-p/--threads option always uses 1 more thread than is specified. #465

leowill01 · 2024-02-15T20:23:14Z

when i run bowtie2 and specify the number of threads to use(eg -p 1, -p 4), the amount of CPU usage is always 1 more core in use than is specified by the number of threads to use.
for example, if i specify -p 1:

bowtie2 --no-unal -p 1 \
-x 'ref-genome-idx' \
-1 reads-R1_001.fastq.gz \
-2 reads-R2_001.fastq.gz

the cpu usage (via htop) for the process with be at ~200% indicating a usage of 2 threads, not 1:

 CPU% Command
  2.8 └─ /usr/bin/perl5.34 /opt/homebrew/bin/bowtie2 --no-unal -p 1 -x PAO1-- ...
196.0 	└─ /opt/homebrew/bin/../Cellar/bowtie2/2.5.2/bin/bowtie2-align-s --w ...

likewise, for any other number of threads, it always uses n+1 CPU cores.
for -p 4:

bowtie2 --no-unal -p 4 \
-x 'ref-genome-idx' \
-1 reads-R1_001.fastq.gz \
-2 reads-R2_001.fastq.gz

CPU usage (via htop):

 CPU% Command
  2.4 └─ /usr/bin/perl5.34 /opt/homebrew/bin/bowtie2 --no-unal -p 4 -x
445.4 	└─ /opt/homebrew/bin/../Cellar/bowtie2/2.5.2/bin/bowtie2-align

(between 400-500% core usage because i have other jobs running, but bare system it would be ~500% indicating usage of 5 CPU cores)

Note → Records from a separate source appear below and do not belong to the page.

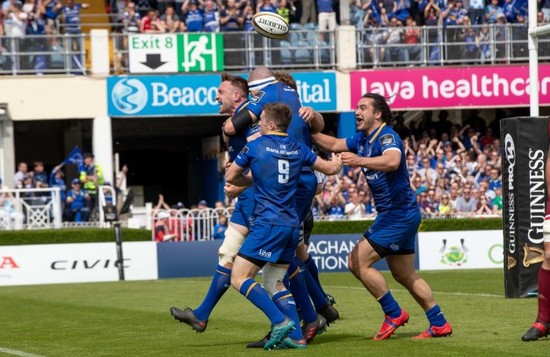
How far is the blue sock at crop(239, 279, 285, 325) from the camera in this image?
9688 mm

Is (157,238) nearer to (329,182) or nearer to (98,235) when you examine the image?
(98,235)

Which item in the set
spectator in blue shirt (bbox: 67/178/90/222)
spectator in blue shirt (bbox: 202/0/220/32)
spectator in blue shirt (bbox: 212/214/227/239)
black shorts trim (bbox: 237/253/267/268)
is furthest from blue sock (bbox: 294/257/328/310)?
spectator in blue shirt (bbox: 202/0/220/32)

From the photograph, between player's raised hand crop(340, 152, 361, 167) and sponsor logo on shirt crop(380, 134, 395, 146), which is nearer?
player's raised hand crop(340, 152, 361, 167)

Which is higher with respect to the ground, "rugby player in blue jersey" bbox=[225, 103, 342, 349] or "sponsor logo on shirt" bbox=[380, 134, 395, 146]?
"sponsor logo on shirt" bbox=[380, 134, 395, 146]

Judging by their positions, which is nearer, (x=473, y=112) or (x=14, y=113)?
(x=14, y=113)

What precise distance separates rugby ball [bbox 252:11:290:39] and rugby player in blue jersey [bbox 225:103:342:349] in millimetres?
3391

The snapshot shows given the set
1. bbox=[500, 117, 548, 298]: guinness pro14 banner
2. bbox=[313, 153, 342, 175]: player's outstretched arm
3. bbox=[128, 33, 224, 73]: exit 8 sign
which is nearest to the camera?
bbox=[313, 153, 342, 175]: player's outstretched arm

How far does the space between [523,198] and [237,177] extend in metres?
6.10

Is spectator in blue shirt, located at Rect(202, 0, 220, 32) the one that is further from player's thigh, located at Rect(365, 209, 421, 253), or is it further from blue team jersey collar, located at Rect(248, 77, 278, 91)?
player's thigh, located at Rect(365, 209, 421, 253)

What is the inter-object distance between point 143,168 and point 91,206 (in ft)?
26.5

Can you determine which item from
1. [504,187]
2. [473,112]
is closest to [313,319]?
[504,187]

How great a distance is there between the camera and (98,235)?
86.8 ft

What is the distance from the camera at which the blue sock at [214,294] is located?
10680mm

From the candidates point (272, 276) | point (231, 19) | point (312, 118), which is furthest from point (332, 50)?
point (272, 276)
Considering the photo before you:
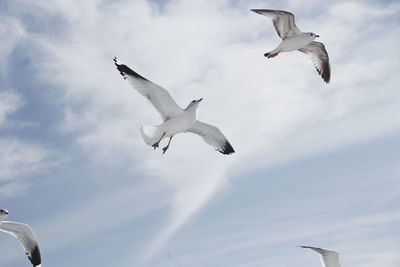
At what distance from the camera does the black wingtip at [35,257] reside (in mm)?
17266

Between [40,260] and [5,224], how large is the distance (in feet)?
5.26

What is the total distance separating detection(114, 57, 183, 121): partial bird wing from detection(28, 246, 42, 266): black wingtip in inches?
275

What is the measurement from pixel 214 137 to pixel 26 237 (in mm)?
6607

this is effectively limiting cutting my sample throughput in half because when bowtie2 is in usage with 1 thread specified, every job uses 2 threads instead.
is this a bug or a feature? am i missing something?

tested on:

macos sonoma 14.2.1
mac studio m2 ultra
bowtie2 version:

bowtie2 --version
/opt/homebrew/bin/../Cellar/bowtie2/2.5.2/bin/bowtie2-align-s version 2.5.2
64-bit
Built on Ventura-arm64.local
Sat Oct 14 18:03:18 UTC 2023
Compiler: InstalledDir: /Applications/Xcode.app/Contents/Developer/Toolchains/XcodeDefault.xctoolchain/usr/bin
Options: -O3  -funroll-loops -g3 -std=c++11 -fopenmp-simd -DNO_SPINLOCK -DWITH_QUEUELOCK=1
Sizeof {int, long, long long, void*, size_t, off_t}: {4, 8, 8, 8, 8, 8}

The text was updated successfully, but these errors were encountered:

ch4rr0 · 2024-02-27T16:14:49Z

Hello,

As of bowtie2 v2.5.0 we moved to async model (dedicated thread) for processing I/O. The --threads flag specifies the number of computational (alignment) threads that bowtie2 will use, hence the thread count will always be +1 than the default or the value specified.

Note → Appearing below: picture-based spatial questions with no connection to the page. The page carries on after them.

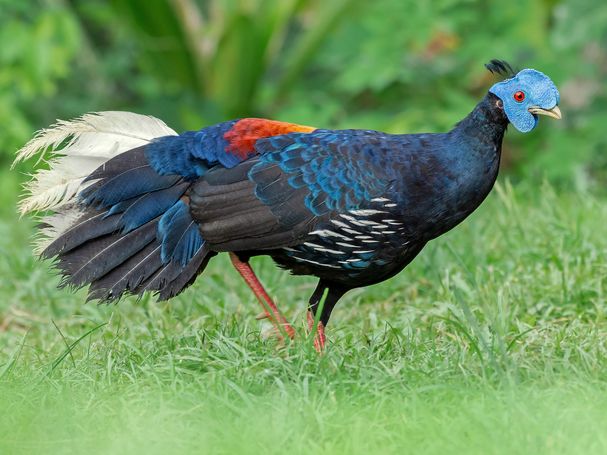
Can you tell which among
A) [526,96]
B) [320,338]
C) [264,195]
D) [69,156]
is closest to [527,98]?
[526,96]

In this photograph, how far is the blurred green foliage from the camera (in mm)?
8453

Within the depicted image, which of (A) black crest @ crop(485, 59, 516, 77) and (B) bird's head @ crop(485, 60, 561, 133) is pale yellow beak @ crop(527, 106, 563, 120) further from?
(A) black crest @ crop(485, 59, 516, 77)

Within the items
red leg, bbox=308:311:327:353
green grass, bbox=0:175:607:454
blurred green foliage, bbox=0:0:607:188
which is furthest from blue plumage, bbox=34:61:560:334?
blurred green foliage, bbox=0:0:607:188

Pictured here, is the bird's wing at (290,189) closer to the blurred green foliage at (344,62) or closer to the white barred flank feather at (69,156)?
the white barred flank feather at (69,156)

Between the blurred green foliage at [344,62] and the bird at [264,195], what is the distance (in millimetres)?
3408

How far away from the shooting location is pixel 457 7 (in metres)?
8.95

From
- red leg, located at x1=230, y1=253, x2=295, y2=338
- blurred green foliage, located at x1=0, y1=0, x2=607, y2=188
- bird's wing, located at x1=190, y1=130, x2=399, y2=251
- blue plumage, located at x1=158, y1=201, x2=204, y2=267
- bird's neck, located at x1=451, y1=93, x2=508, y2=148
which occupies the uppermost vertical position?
blurred green foliage, located at x1=0, y1=0, x2=607, y2=188

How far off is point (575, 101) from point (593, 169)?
1.50m

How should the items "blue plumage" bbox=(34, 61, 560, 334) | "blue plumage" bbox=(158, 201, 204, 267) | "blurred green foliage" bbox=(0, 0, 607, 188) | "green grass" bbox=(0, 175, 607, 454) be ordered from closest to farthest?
1. "green grass" bbox=(0, 175, 607, 454)
2. "blue plumage" bbox=(34, 61, 560, 334)
3. "blue plumage" bbox=(158, 201, 204, 267)
4. "blurred green foliage" bbox=(0, 0, 607, 188)

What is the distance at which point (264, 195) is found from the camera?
444 cm

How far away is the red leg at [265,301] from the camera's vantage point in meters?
4.38

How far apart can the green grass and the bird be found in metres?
0.30

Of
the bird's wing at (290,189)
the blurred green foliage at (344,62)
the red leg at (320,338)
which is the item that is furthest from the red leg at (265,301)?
the blurred green foliage at (344,62)

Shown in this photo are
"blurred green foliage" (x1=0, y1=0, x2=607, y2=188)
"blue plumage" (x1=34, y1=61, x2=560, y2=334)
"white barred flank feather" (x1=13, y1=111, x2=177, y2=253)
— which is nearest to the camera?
"blue plumage" (x1=34, y1=61, x2=560, y2=334)
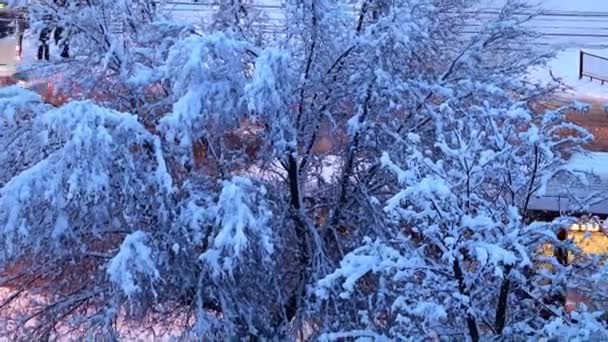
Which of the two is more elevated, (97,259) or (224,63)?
(224,63)

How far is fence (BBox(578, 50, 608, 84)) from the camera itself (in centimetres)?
1554

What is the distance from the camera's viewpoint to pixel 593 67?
15.7m

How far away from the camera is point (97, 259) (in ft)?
29.5

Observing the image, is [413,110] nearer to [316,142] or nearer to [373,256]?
[316,142]

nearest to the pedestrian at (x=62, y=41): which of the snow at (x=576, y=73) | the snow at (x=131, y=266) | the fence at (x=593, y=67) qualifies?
the snow at (x=131, y=266)

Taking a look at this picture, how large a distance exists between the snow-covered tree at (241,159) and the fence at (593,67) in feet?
17.6

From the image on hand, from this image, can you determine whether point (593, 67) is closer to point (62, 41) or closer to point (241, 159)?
point (241, 159)

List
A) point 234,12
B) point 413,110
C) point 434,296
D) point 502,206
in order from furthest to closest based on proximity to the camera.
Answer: point 234,12 < point 413,110 < point 502,206 < point 434,296

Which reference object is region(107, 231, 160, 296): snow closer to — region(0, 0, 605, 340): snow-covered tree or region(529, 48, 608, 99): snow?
region(0, 0, 605, 340): snow-covered tree

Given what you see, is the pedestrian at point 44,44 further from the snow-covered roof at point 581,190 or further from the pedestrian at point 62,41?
→ the snow-covered roof at point 581,190

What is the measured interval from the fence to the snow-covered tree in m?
Result: 5.37

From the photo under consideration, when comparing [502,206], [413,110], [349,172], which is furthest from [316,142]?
[502,206]

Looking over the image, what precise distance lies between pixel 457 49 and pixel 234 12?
9.03 ft

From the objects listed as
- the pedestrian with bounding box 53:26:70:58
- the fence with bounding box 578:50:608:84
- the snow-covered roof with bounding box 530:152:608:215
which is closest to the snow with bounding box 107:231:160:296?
the pedestrian with bounding box 53:26:70:58
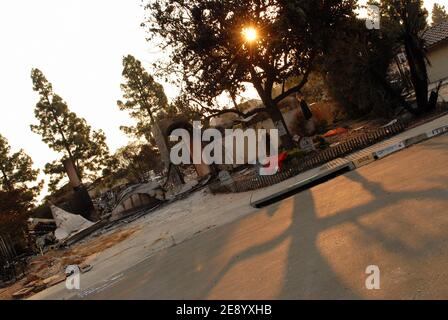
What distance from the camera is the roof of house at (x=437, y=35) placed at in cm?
3195

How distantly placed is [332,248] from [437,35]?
108ft

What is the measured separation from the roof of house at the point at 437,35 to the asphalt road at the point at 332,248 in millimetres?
24072

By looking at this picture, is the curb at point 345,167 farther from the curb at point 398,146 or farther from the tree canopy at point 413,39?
the tree canopy at point 413,39

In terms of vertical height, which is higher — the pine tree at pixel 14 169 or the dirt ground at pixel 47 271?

sfiligoi · 2024-09-11T22:42:33Z

@ch4rr0 The whole new CPU core usage was added in commit 6f6458c
as it moved from using a conditional variable to pure polling.

bowtie2/pat.h

Line 1344 in 4cf8d52

while (!q_.try_dequeue(ret)) ;

I benchmarked before and after the commit with -p 12, and while before it would use 12.2 cores, afterwards it uses 13.1.

I believe we should revert that commit.

sfiligoi · 2024-09-11T23:12:04Z

For completeness, I had to revert 3 commits to avoid revert conflicts when testing:

    Revert "Use moodycamel concurrentqueue for better performance"
    
    This reverts commit 6f6458c5dae6ef8931c6024b1a20b5c2e275607d.
...
    Revert "Potential fix for LeakSanitizer failure"
    
    This reverts commit 84afe73740187a10749d236190e1c9056885d3d6.
...
    Revert "Second attempt at fixing LeakSanitizer failure"
    
    This reverts commit d4fb35a7b24a4c8d03b08d0e7672a27a8533fa34.

Not sure if there are any other side effects, but the CPU utilization definitely was drastically reduced.

ch4rr0 · 2024-09-11T23:20:53Z

Hello Igor,

We put this change in place after a user reported an issue with poor thread scaling which was due to contention on the condition variable. Why does the n+1 CPU utilization come as a surprise? As I recall it was part of the async reads pull request. moody_camel is a concurrent, lock-free queue and should not spawn any additional threads on it's own.

sfiligoi · 2024-09-11T23:33:26Z

The async reads were added as a way to increase performance with minimal overhead.
Using a whole CPU just to wait for input defeats the original purpose, especially on low thread count.

The number of CPU cores in a node is limited, so any CPU cycles wasted on polling is CPU time that cannot be used on actual alignment work.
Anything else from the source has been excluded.